Since it is not induced by senescence, many scientists have hypothesized that there may have been evolutionary pressures for the organ to involute. A few hypotheses are as follows:

- Developing T cells that interact strongly within the thymus are induced to undergo programmed cell death. The intended effect is deletion of self-reactive T cells. This works well when the antigen presented within the thymus is truly of self origin, but antigens from pathogenic microbes that infiltrate the thymus have the potential to subvert the process. Rather than deleting T cells that would cause autoimmunity, T cells capable of eliminating the infiltrating pathogen are deleted instead. It has been proposed that one way to minimize this problem is to produce as many long-lived T cells as possible during the time of life when the thymus is most likely to be pristine, generally when organisms are young and under the protection of a functional maternal immune system. Thus, in mice and humans, for example, the best time to have a prodigiously functional thymus is prior to birth.

 In turn, it is well known from Williams' theory of the evolution of senescence that strong selection for enhanced early function readily accommodates, through antagonistic pleiotropy, deleterious later occurring effects, thus potentially accounting for the especially early demise of the thymus.
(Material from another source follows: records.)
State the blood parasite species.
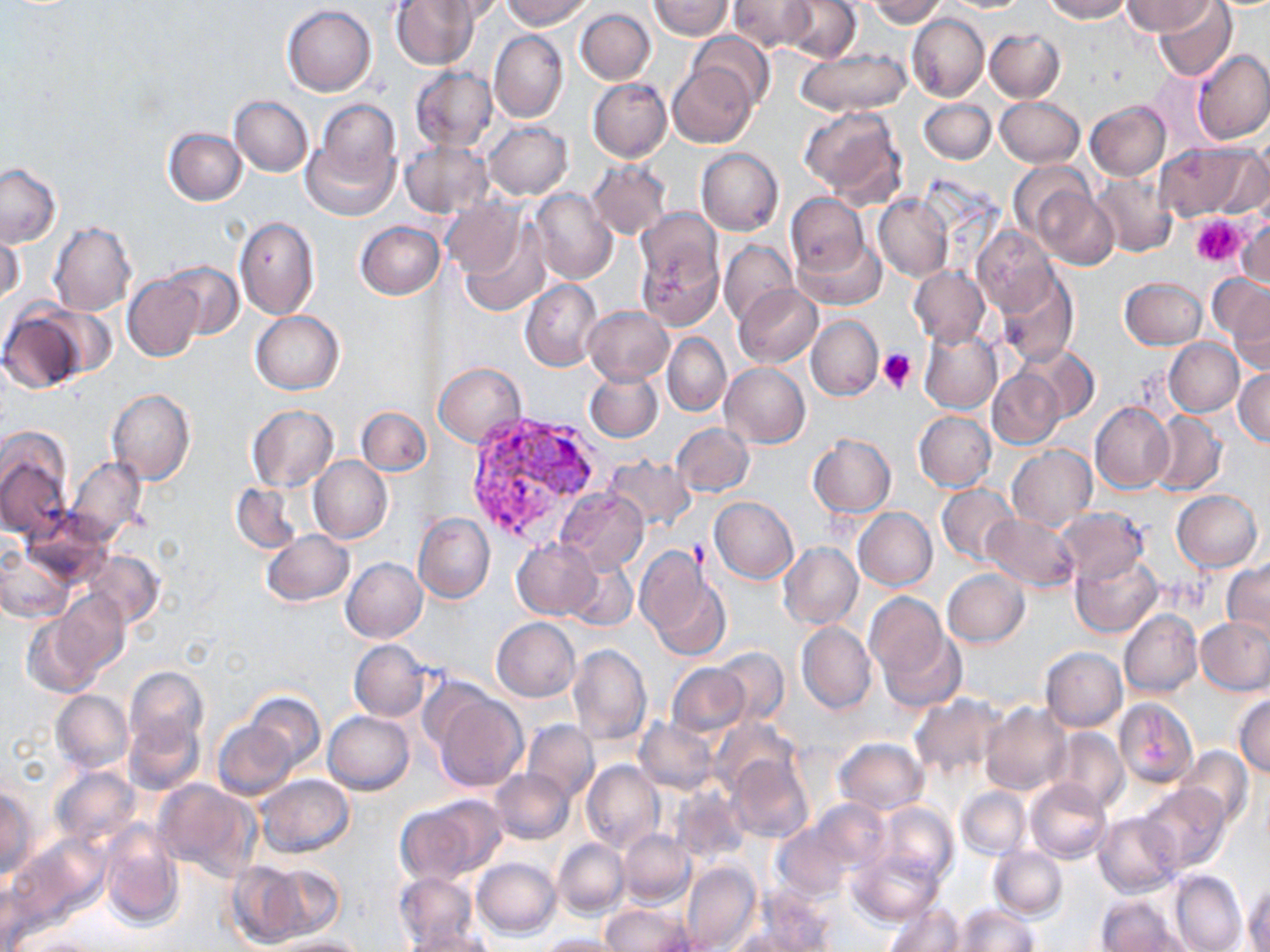
Plasmodium vivax.

Approximate bounding boxes as [x1, y1, x2, y2] in pixels. Uninfected red blood cell locations: [391, 0, 480, 70], [432, 0, 507, 22], [502, 0, 593, 29], [650, 0, 733, 40], [780, 0, 862, 62], [868, 0, 946, 26], [1043, 0, 1129, 22], [1123, 0, 1213, 35], [1154, 0, 1236, 81], [728, 1, 815, 51], [282, 5, 377, 96], [575, 7, 655, 85], [907, 13, 988, 102], [984, 29, 1065, 102], [488, 30, 567, 122], [688, 31, 774, 110], [795, 47, 911, 117], [1193, 50, 1270, 145], [668, 61, 758, 148], [409, 66, 496, 153], [587, 78, 671, 161], [230, 95, 313, 176], [994, 97, 1084, 168], [919, 99, 996, 164], [1086, 100, 1171, 181], [303, 101, 403, 221], [797, 107, 907, 203], [484, 121, 572, 199], [164, 127, 247, 206], [399, 141, 490, 217], [1203, 143, 1270, 220], [1155, 144, 1249, 222], [695, 148, 783, 237], [588, 161, 671, 240], [1008, 161, 1095, 239], [0, 164, 61, 248], [1091, 173, 1179, 258], [1035, 186, 1121, 269], [528, 188, 617, 283], [873, 194, 952, 282], [785, 195, 869, 276], [441, 196, 527, 281], [632, 213, 726, 327], [234, 216, 319, 319], [1235, 219, 1269, 291], [355, 221, 442, 300], [49, 222, 137, 316], [456, 224, 551, 318], [1, 225, 24, 307], [972, 228, 1056, 316], [794, 234, 884, 309], [718, 240, 796, 325], [162, 261, 243, 342], [909, 267, 989, 348], [997, 268, 1079, 366], [122, 275, 203, 362], [1120, 277, 1208, 350], [520, 279, 603, 371], [1224, 282, 1269, 371], [734, 283, 822, 368], [0, 306, 94, 393], [583, 306, 673, 385], [251, 311, 343, 394], [806, 316, 882, 399], [918, 327, 1002, 414], [662, 333, 731, 417], [1164, 338, 1243, 416], [1019, 346, 1099, 424], [435, 363, 525, 448], [721, 363, 810, 449], [1234, 369, 1269, 445], [584, 371, 662, 442], [988, 371, 1063, 450], [106, 390, 195, 484], [1089, 402, 1174, 494], [246, 405, 337, 492], [356, 406, 430, 475], [914, 411, 996, 491], [1145, 411, 1226, 498], [671, 422, 753, 497], [0, 432, 72, 541], [807, 434, 895, 517], [1007, 445, 1096, 530], [605, 455, 695, 530], [66, 456, 148, 542], [309, 456, 393, 543], [230, 483, 302, 554], [937, 484, 1019, 564], [554, 488, 648, 574], [1171, 490, 1261, 571], [709, 497, 799, 583], [852, 508, 937, 591], [1055, 508, 1147, 583], [413, 514, 494, 604], [983, 514, 1079, 592], [261, 529, 354, 607], [512, 538, 602, 619], [778, 543, 862, 630], [637, 547, 729, 660], [0, 548, 75, 621], [83, 549, 164, 628], [1070, 552, 1163, 637], [341, 558, 427, 643], [564, 558, 638, 631], [1222, 561, 1269, 643], [942, 569, 1029, 647], [55, 589, 128, 676], [865, 593, 948, 686], [1119, 608, 1202, 697], [21, 613, 102, 698], [1196, 617, 1270, 695], [491, 618, 580, 702], [797, 623, 876, 715], [877, 626, 966, 713], [350, 640, 429, 721], [568, 642, 651, 745], [713, 647, 789, 724], [1040, 647, 1127, 731], [666, 663, 749, 736], [124, 665, 208, 753], [51, 690, 133, 773], [245, 691, 324, 771], [430, 691, 528, 792], [909, 693, 1006, 780], [1232, 694, 1270, 776], [1113, 697, 1198, 789], [980, 703, 1070, 795], [324, 711, 414, 793], [124, 713, 203, 795], [708, 718, 800, 796], [522, 719, 598, 803], [636, 719, 717, 794], [213, 721, 299, 800], [1048, 727, 1128, 811], [835, 737, 928, 815], [1177, 747, 1254, 828], [727, 755, 814, 842], [581, 760, 663, 852], [50, 766, 142, 849], [490, 768, 574, 844], [256, 774, 354, 859], [1026, 778, 1112, 864], [155, 779, 258, 880], [1139, 783, 1232, 874], [671, 785, 749, 863], [956, 787, 1030, 858], [0, 788, 37, 879], [398, 798, 502, 883], [809, 798, 890, 872], [877, 803, 958, 882], [1094, 812, 1183, 896], [100, 821, 184, 930], [772, 823, 855, 900], [618, 830, 694, 906], [12, 833, 110, 927], [553, 837, 628, 916], [988, 846, 1068, 920], [850, 850, 944, 924], [472, 858, 560, 938], [226, 861, 310, 945], [681, 861, 761, 952], [255, 862, 344, 942], [394, 871, 478, 948], [1169, 871, 1246, 952], [1244, 884, 1270, 952], [747, 889, 839, 951], [1096, 896, 1183, 951], [885, 902, 964, 952], [602, 903, 691, 952], [953, 904, 1038, 952], [725, 929, 820, 952], [402, 930, 496, 952], [540, 933, 626, 952], [21, 935, 106, 952], [266, 935, 366, 952]. Platelet locations: [1189, 213, 1247, 267], [878, 350, 917, 393]. Plasmodium vivax-infected red blood cell locations: [475, 412, 600, 520]. Captured at 1000x magnification. Light microscopy. Image is 1270×952 pixels. Single field of view. Thin blood smear. May-Grünwald-Giemsa stain.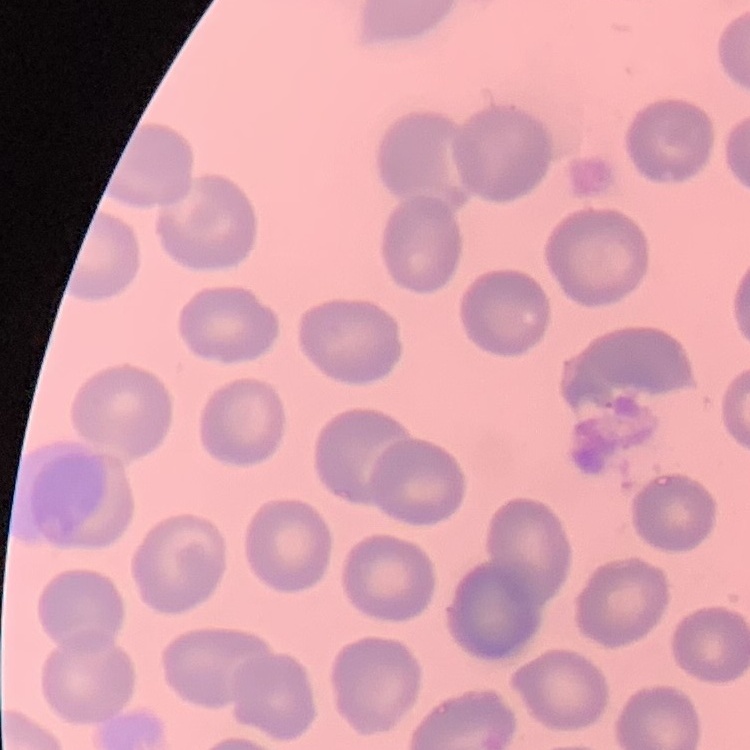

Summary:
  - Red blood cell morphology: no rouleaux formation
  - Preparation: thin blood film
  - Image type: square crop of a larger photomicrograph
  - Stain: Field's or Giemsa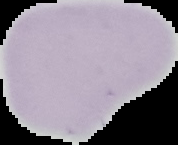

Summary:
  - Image type: cell region segmented out of the field of view; surrounding area masked to black
  - Result: no Plasmodium parasites detected
  - Preparation: thin blood film
  - Image size: 178×145 pixelsClassify this cell by malaria status.
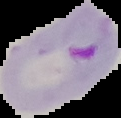
Parasitized.

Summary:
  - Image size: 121×118 pixels
  - Image type: cell region segmented out of the field of view; surrounding area masked to black
  - Preparation: thin blood filmState which cell type is depicted.
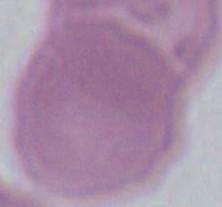

This is an erythrocyte.

Micrograph. Captured at 1000x magnification.Assess the morphology of the erythrocytes.
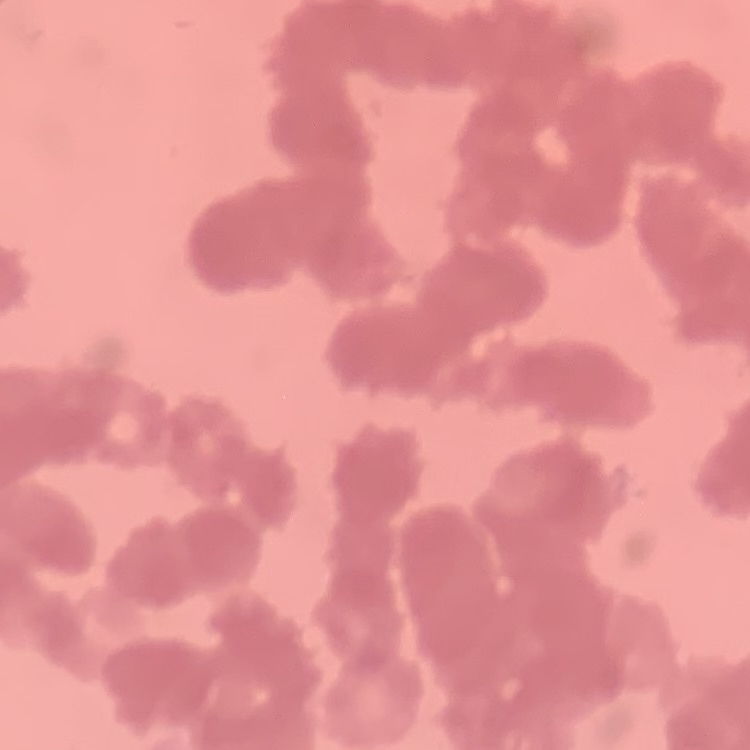
They show rouleaux formation.

stain = Field's or Giemsa
image type = square crop of a larger photomicrograph
preparation = thin peripheral smearPoint out every Plasmodium parasite and every leukocyte.
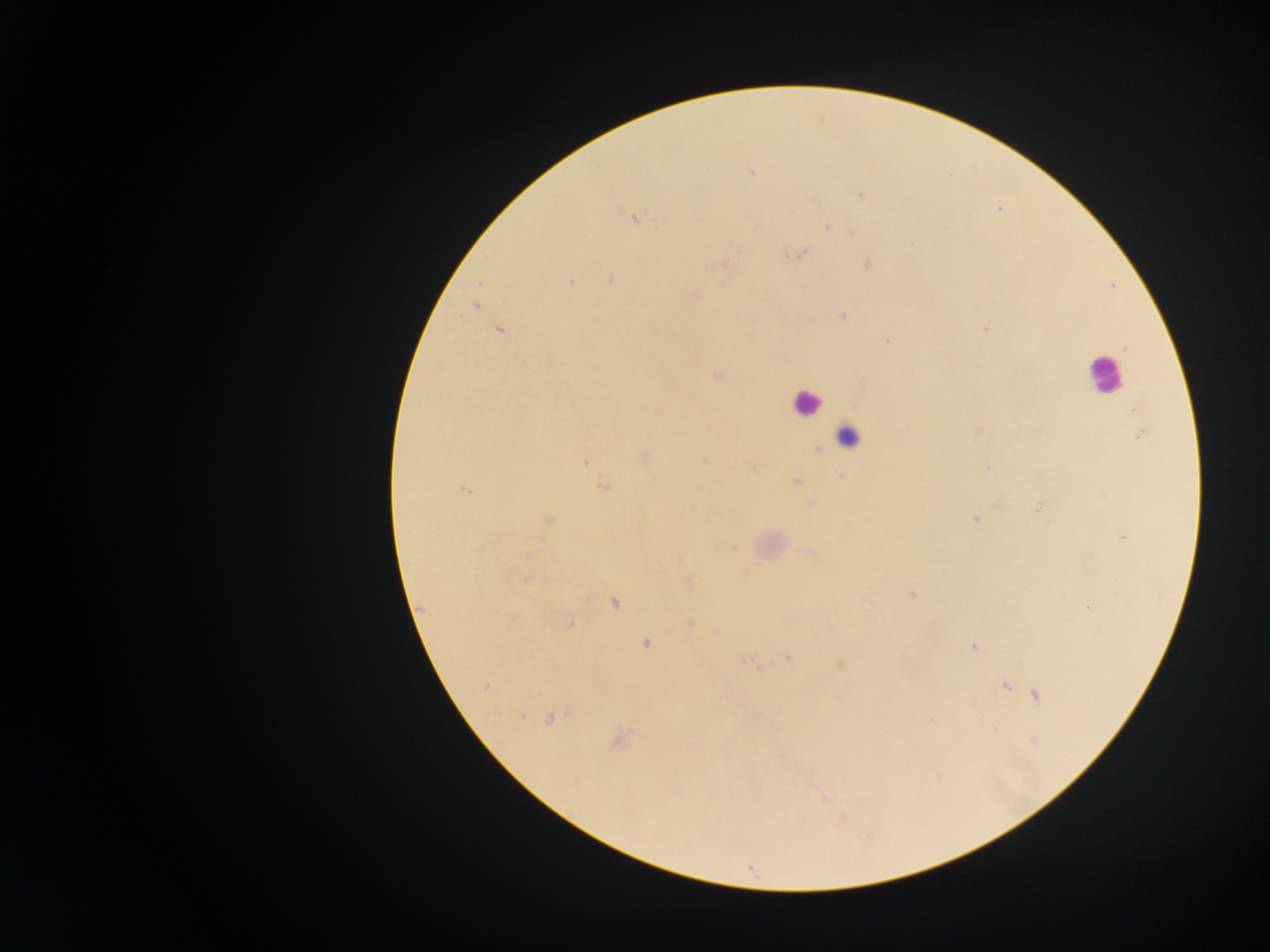

Approximate centers as x y in pixels.
Plasmodium parasites: 750 171; 861 194; 632 217; 827 226; 798 254; 867 263; 725 266; 610 280; 571 281; 695 296; 475 306; 844 315; 986 328; 499 330; 887 342; 1125 347; 717 375; 978 429; 1140 434; 817 449; 646 459; 584 461; 703 461; 988 467; 753 469; 840 476; 796 481; 602 484; 464 490; 811 503; 1037 508; 974 518; 546 520; 1122 535; 733 548; 678 560; 524 580; 911 594; 615 603; 1088 606; 420 609; 513 615; 690 623; 569 624; 646 643; 973 646; 788 658; 745 661; 839 664; 754 665; 486 685; 1005 686; 1036 694; 521 715; 552 716; 619 738; 1032 740; 574 781; 822 798; 842 818; 749 866.
Leukocytes: 1105 374; 805 402; 848 436.

preparation: thick blood smear
field_of_view: single
country: Ghana
image_size: 1270×952 pixels
capture: mobile-phone photograph through a microscope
- The disposable soma hypothesis and life history hypothesis say similarly that tradeoffs are involved in thymic involution. Since the immune system must compete with other bodily systems, notably reproduction, for limited physiological resources, the body must invest in the immune system differentially at different stages of life. There is high immunological investment in youth since immunological memory is low.
- Other hypotheses suggest that thymic involution is directly adaptive. For example, some hypotheses have proposed that thymic involution may help in avoidance of autoimmunity or other dangers, prevention of infection, and production of an optimal repertoire of T-cells.
- Zinc deficiency may also play a role.